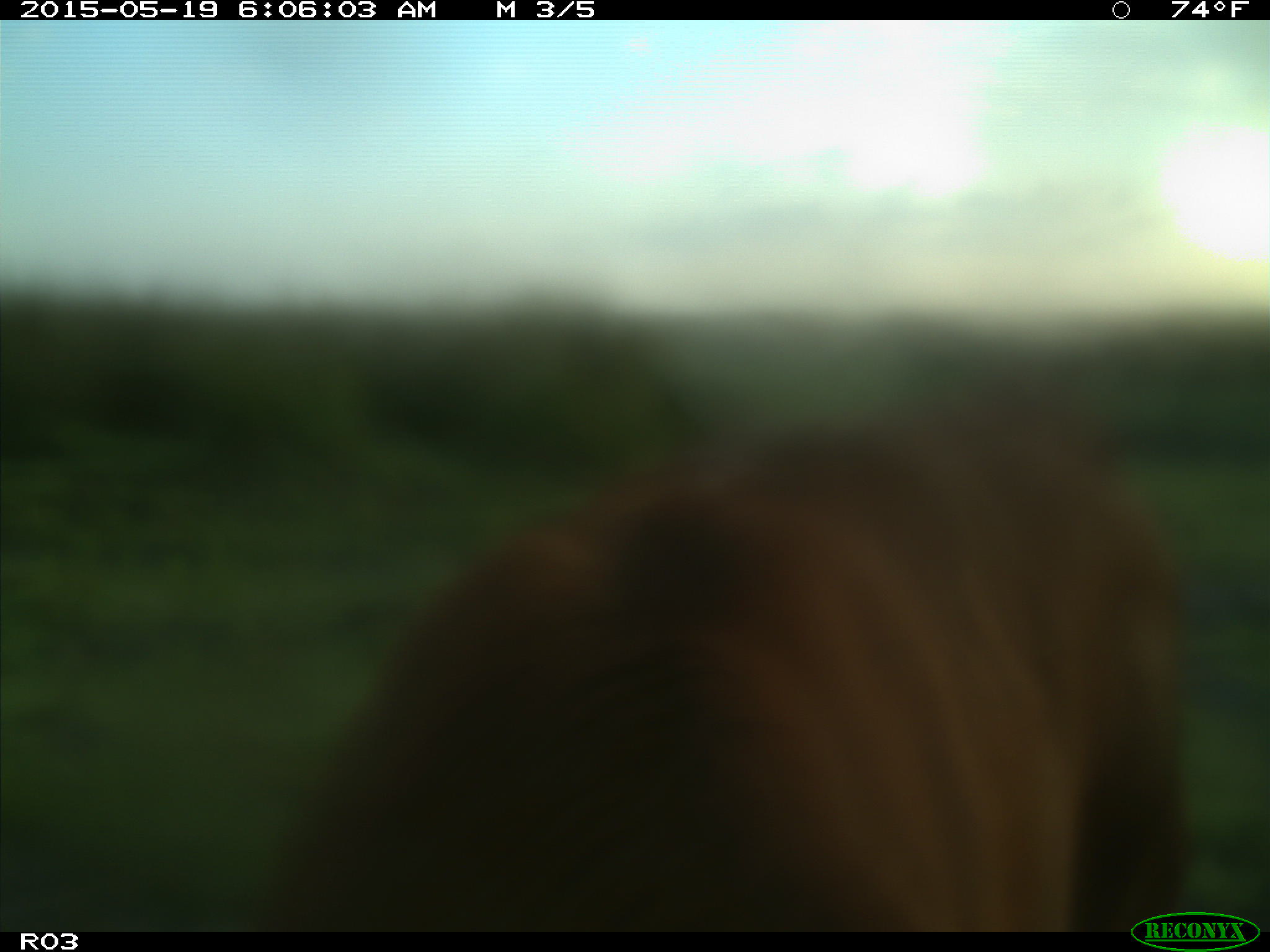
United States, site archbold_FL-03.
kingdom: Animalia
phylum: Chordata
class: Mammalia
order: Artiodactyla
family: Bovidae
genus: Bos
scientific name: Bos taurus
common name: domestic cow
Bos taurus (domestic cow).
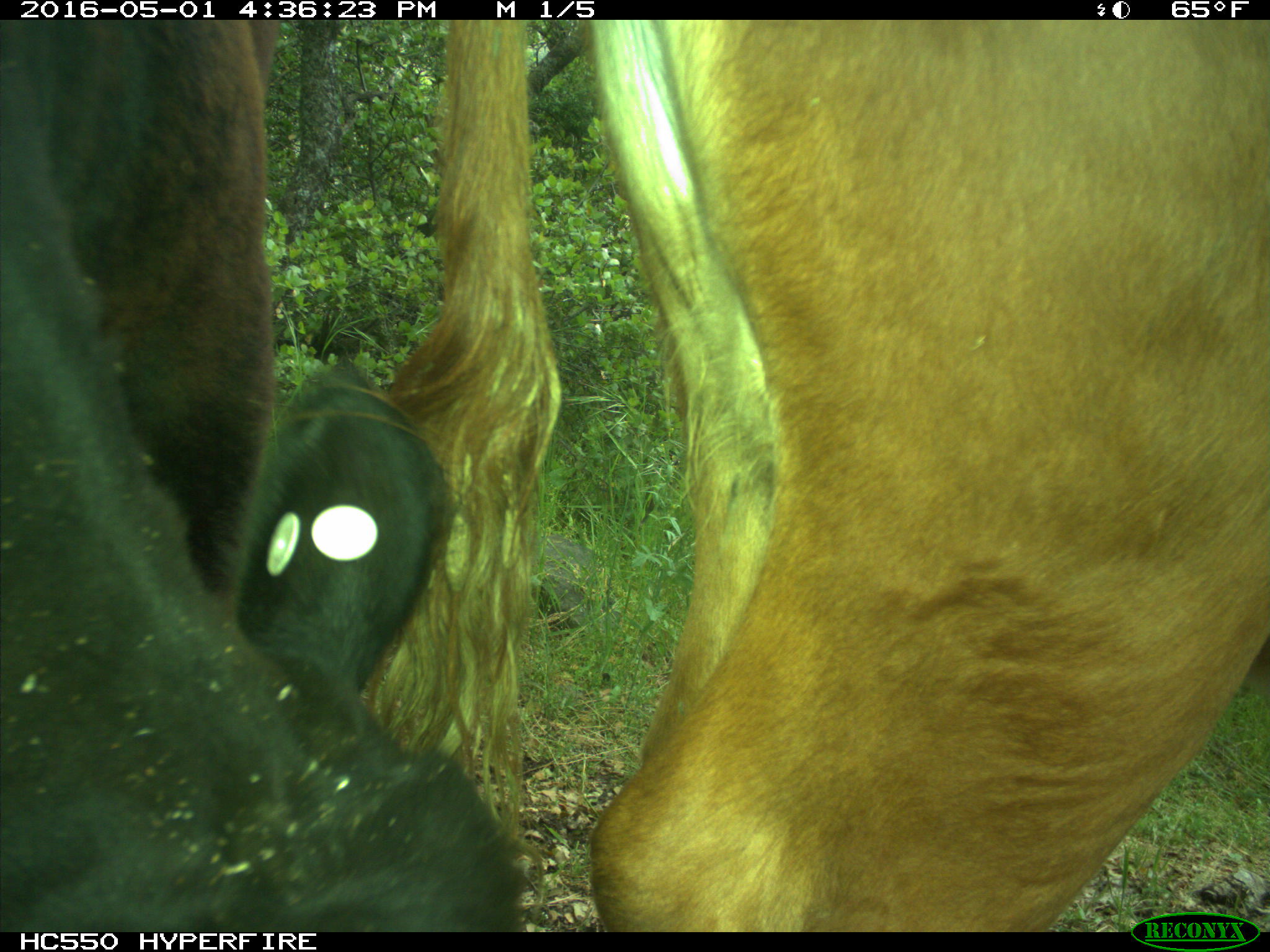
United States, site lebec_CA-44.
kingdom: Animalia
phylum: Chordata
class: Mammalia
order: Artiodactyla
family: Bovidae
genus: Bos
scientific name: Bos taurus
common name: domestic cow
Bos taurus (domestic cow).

================================

Work task>
Output nothing but the records, word for word, and none of their pictures.

Expected answer>
United States, site archbold_FL-03.
kingdom: Animalia
phylum: Chordata
class: Mammalia
order: Artiodactyla
family: Bovidae
genus: Bos
scientific name: Bos taurus
common name: domestic cow
Bos taurus (domestic cow).
United States, site lebec_CA-44.
kingdom: Animalia
phylum: Chordata
class: Mammalia
order: Artiodactyla
family: Bovidae
genus: Bos
scientific name: Bos taurus
common name: domestic cow
Bos taurus (domestic cow).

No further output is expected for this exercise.